* [TEXT]:
*** Block opens ***
Software partnership provides hazardous material data
AccuWeather.com announced a joint partnership to share data, via a subscription service, in association with a new mobile search-and-retrieval software suite developed by the Operation Respond Institute (ORI), a not-for-profit corporation headquartered in Washington, D.C.
Dr. James Boone is ORI’s president and previously served for 27 years with the Department of Transportation’s Federal Railroad Administration, retiring in 1996. He explained first responders headed to a transportation incident need to know about potential hazard materials inside rail containers. As a result, the institute’s mission is to provide emergency responders with secure, pre-established computer links with the railroad to remotely access rail car ID and manifest records, to enable a hazmat cargo confirmation.
“Primarily, we target the first responders, the first on the scene, who need to know potentially what type of hazardous materials situation they are walking into,” Boone said.
The institute developed search-and-retrieval software that taps into manifest databases at the North American and Canadian railroads to decipher whether a rail car contains hazardous materials and to identify chemicals being transported over the railways in tank cars. The data can be viewed wirelessly via mobile computer in command vehicles, he said.
“In other words, it localizes and immediately identifies what the hazard is and, better yet, it begins to tell you what to do about it,” he said. “It could be mobile in the sense a lot of squads have laptops it runs on.”
*** Block closes ***
* [RECORDS SHOWN]:
*** Block opens ***
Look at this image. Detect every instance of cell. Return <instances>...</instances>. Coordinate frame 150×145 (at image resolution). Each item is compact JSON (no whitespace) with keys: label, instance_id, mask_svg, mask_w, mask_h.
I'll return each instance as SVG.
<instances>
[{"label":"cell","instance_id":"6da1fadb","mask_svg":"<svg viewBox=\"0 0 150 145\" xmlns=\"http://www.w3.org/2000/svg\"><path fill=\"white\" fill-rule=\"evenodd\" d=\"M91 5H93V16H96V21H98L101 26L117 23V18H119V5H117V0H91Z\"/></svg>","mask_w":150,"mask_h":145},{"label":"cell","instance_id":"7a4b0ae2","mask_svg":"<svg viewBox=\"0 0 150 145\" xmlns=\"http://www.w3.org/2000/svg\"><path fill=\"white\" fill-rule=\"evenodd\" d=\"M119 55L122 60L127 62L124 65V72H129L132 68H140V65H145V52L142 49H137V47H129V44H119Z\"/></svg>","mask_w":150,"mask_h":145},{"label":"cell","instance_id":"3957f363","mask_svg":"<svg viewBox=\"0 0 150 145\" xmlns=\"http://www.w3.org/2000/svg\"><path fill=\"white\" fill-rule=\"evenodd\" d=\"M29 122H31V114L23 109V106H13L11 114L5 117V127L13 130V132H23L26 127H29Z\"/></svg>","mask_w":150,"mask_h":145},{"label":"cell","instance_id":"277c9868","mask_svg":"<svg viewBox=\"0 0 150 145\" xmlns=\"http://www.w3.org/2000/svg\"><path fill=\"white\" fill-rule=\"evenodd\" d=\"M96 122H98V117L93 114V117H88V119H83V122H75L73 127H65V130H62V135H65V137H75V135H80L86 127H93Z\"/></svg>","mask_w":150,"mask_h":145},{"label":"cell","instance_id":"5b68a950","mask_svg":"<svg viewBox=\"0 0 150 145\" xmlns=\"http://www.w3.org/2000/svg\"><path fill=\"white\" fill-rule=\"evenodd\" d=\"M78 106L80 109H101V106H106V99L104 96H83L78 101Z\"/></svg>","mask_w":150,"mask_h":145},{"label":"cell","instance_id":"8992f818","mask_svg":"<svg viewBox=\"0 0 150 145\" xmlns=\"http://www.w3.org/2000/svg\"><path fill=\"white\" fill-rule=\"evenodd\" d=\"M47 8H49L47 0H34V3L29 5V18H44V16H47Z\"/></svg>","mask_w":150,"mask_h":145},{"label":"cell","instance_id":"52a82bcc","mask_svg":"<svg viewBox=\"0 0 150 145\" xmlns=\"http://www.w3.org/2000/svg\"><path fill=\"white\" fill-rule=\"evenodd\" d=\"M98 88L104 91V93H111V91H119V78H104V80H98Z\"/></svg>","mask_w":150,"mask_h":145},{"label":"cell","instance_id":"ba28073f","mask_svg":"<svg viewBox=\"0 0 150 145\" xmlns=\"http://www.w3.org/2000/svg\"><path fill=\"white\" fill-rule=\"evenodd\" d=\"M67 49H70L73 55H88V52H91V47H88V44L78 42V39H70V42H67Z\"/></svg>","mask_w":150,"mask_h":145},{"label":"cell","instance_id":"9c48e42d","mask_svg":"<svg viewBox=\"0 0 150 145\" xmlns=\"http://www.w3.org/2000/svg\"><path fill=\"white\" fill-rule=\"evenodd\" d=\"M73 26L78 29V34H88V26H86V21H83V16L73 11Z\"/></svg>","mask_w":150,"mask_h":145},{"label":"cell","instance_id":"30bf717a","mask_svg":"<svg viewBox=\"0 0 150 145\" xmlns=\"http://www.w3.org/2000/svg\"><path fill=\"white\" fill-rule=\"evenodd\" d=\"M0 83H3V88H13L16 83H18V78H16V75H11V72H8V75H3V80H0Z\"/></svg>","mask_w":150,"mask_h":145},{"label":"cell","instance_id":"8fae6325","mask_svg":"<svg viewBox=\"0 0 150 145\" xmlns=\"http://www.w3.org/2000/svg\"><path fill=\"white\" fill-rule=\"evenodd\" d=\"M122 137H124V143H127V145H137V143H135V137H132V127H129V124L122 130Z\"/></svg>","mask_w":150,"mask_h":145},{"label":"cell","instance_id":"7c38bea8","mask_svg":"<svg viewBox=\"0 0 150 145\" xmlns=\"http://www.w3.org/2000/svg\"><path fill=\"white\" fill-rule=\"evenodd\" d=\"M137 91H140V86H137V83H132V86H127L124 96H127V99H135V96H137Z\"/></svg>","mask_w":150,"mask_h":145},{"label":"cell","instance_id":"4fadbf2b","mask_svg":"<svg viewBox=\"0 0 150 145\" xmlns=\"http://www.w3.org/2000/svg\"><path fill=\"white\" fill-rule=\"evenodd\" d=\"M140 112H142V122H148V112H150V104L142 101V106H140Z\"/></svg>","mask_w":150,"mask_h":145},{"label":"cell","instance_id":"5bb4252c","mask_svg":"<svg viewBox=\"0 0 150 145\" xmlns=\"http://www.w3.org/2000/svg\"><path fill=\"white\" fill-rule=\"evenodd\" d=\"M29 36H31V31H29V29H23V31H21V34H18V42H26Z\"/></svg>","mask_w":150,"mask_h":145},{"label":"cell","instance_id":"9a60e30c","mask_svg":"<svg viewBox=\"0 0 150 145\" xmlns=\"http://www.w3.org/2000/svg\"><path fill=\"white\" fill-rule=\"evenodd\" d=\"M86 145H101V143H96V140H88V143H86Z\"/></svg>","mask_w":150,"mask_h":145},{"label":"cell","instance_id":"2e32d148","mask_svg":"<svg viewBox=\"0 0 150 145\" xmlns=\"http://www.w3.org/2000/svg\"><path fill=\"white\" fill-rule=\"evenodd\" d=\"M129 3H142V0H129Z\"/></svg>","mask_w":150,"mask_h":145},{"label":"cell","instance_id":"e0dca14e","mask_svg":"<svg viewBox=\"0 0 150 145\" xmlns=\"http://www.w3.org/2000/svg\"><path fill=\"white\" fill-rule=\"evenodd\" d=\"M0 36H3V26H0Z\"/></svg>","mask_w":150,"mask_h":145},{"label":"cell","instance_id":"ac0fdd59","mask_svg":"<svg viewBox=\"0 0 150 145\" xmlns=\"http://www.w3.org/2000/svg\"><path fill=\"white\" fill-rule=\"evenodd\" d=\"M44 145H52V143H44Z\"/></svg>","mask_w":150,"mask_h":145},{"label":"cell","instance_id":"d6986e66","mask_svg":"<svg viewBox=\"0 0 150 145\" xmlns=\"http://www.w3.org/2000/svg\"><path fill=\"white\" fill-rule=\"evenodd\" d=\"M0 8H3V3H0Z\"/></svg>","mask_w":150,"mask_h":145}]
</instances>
*** Block closes ***
* [TASK DESCRIPTION]:
Reproduce the stretch of the hazardous material data text from "Software partnership provides" through "hazmat cargo confirmation." word for word.

* [WORKED SOLUTION]:
Software partnership provides hazardous material data
AccuWeather.com announced a joint partnership to share data, via a subscription service, in association with a new mobile search-and-retrieval software suite developed by the Operation Respond Institute (ORI), a not-for-profit corporation headquartered in Washington, D.C.
Dr. James Boone is ORI’s president and previously served for 27 years with the Department of Transportation’s Federal Railroad Administration, retiring in 1996. He explained first responders headed to a transportation incident need to know about potential hazard materials inside rail containers. As a result, the institute’s mission is to provide emergency responders with secure, pre-established computer links with the railroad to remotely access rail car ID and manifest records, to enable a hazmat cargo confirmation.